When I think of meringue, I think of lemon meringue pie (one of my favorite foods), meringue drop cookies, and French macarons. We’ll be learning macarons at some point; in this class, we learned pretty much everything else, though.
The origins of meringue are mysterious, and what were believed to be original recipes were destroyed in the Allied bombing of Frankfurt in World War II. A Swiss-Italian chef named Gasparini might have invented meringue in the 18th century. Marie Antoinette is said to have liked meringue so much that she made it herself.
There are three kinds of meringue: French, Italian, and Swiss. All contain beaten egg whites and sugar; the difference is in the method of making the meringue. French meringue is what most Americans think of when they think of meringue. That’s French meringue on the top of lemon meringue pie (but Italian meringue would be better; more on that later). You beat egg whites to soft peaks, then add sugar and beat some more. The usual ratio is 2 tablespoons of sugar per egg white. Adding more sugar stabilizes the meringue. French meringue is the most delicate and least stable, so it’s best for toppings. The more sugar you use, the better it browns.
Italian meringue is very stable, can be added to whipped cream to stabilize it, and is good for piping. To make Italian meringue, you beat egg whites to soft peaks. Meanwhile, you cook half the sugar with water; when the whites are at the soft peak stage, you add the hot sugar syrup to the beaten egg whites. Once the syrup is incorporated, you add the rest of the granulated sugar. Italian meringue is the best one to use for frozen desserts, like semifreddo. You can poach it to make floating island. It can be used for frosting or filling, combined with other ingredients to make cake layers, used as the lightener in dessert soufflés—the uses are apparently infinite. This is the meringue to use for topping a meringue pie. With French meringue, the sugar is never really completely incorporated into the beaten egg whites, and as the meringue sits, little beads of liquid sugar weep out of the meringue. By adding hot sugar syrup for Italian meringue, all the sugar gets completely incorporated and won’t weep out. Plus, Italian meringue browns better than French meringue, so it looks nicer. That whole business of cooking the sugar sounds like a lot of trouble, but it isn’t, really, and the result is worth it.
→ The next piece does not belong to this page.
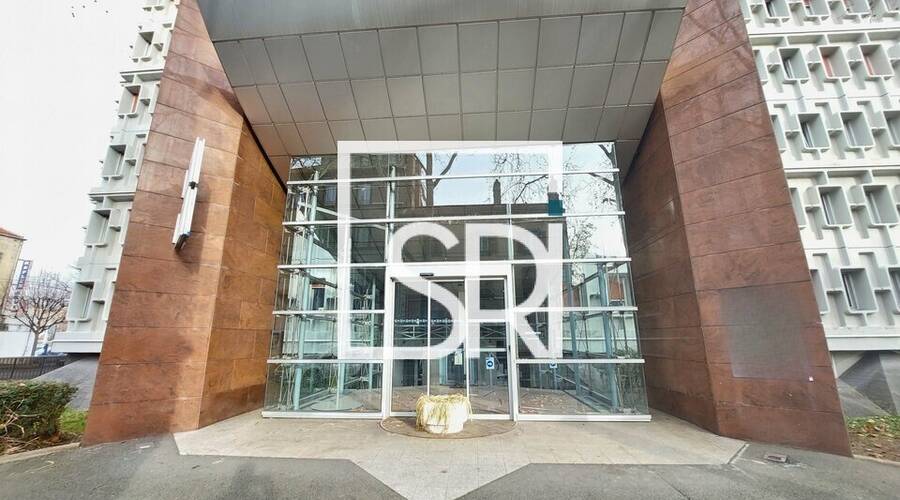 REXIM - Bureau - Puy-de-Dôme - Clermont-Ferrand - 1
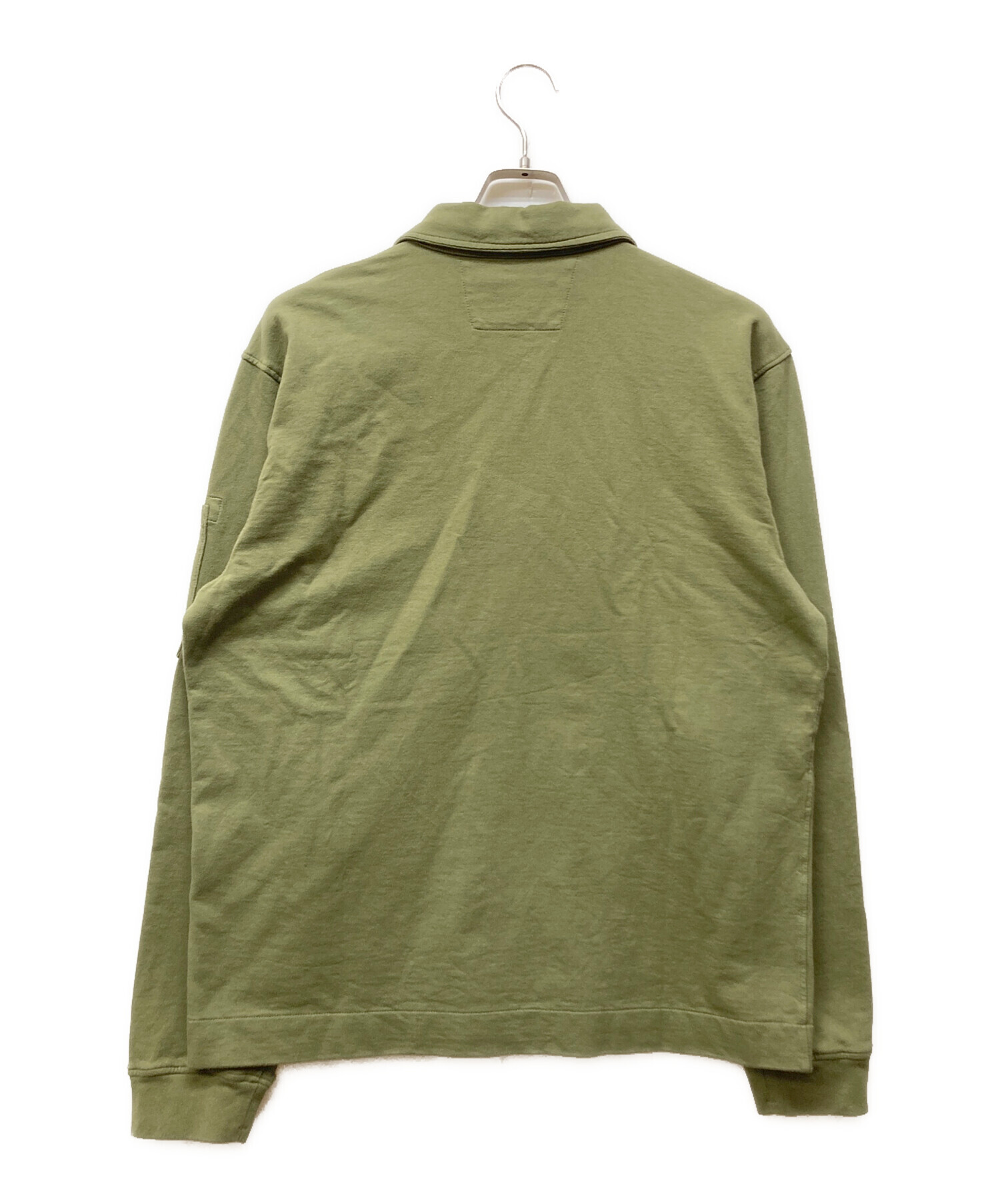 中古・古着通販】C.P COMPANY (シーピーカンパニー) レンズデティール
Swiss meringue is the most stable meringue and the one least affected by humidity. The texture is firmer than with other meringues, so it’s the one to use for decorations and as a base for dessert. To make Swiss meringue, you heat the egg whites and sugar over hot water, whisking constantly, until the mixture is heated to 100℉ (and up to 130℉). Then you dump the hot mixture into the stand mixer and whip it to the desired texture.
What we made in this class was a lot of meringue, most of it as dacquoise, round baked layers that can be used as cake layers or that can be used between layers of cake to add an interesting texture. We only got one dessert out of this class, but it was pretty spectacular. Otherwise, the layers were stored in the walk-in freezer for later use.
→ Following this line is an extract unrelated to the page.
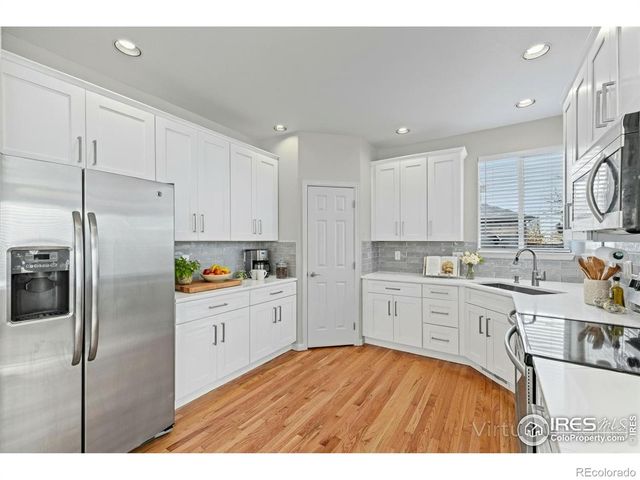 3566 Dilley Circle, Johnstown, CO 80534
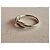 Anello Tiffany & Co. Infinity Argento 925 - vista 2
To begin, we baked some meringue to use for decorating the cake. We made Italian meringue, added coffee extract to it, and piped it in lines on a parchment-lined sheet pan.
Then we baked that meringue for several hours. (Later we sliced it into lengths of an inch or so to use for a decoration.) Then we made meringue layers, called dacquoises, for the cake (which is also called a dacquoise). To Italian meringue we added almond flour, and then we piped circles of that onto parchment paper and baked them.
Then we made pâte décor (“decorating paste”), and Chef showed us how to spread it over a Silpat.
Then he showed us how to make designs in it.
The sheets of pâte décor had to go into the freezer to set, and while we were waiting for that we made the joconde batter. This is an almond sponge cake; it’s very pliable. When the pâte décor was set, we spread a thin layer of the joconde batter over it.
That’s so thin that it doesn’t take long to bake. Then you peel the cakes off of the Silpats
and slice them into strips. Then you fit each strip into a cake ring and cut it to fit.
Now it’s time to build the cake. First you fit a dacquoise into the bottom of the lined cake ring.
Then you add a layer of mousseline (like mousse, but stiffer) flavored with coffee extract and plenty of cognac, another dacquoise, and more mousseline.
Then you chill the cake again to set everything. While the cake is chilling, you take the strips of baked meringue and slice them into short lengths, which are called alumettes.
Then you retrieve the cake, remove the cake ring, and stick the alumettes into the top layer of mousseline for decoration. But that’s too plain,so you also sift on some powdered sugar and cocoa.
Chef Delphin likes to work with sugar, and we had a little time left, so he showed us how to make bubble sugar. You cook sugar syrup to the hard crack stage, then you pour it onto a sheet of parchment paper. Chef Delphin dripped some food coloring on this, and then he moved the parchment up and down so the sugar syrup slid back and forth. As the sugar hardened, bubbles formed in it.
When the sugar cools, it hardens. Chef Delphin cooled it over an uneven surface to make the hard sugar wavy.
Then we broke off pieces and stuck them in the cake for a garnish.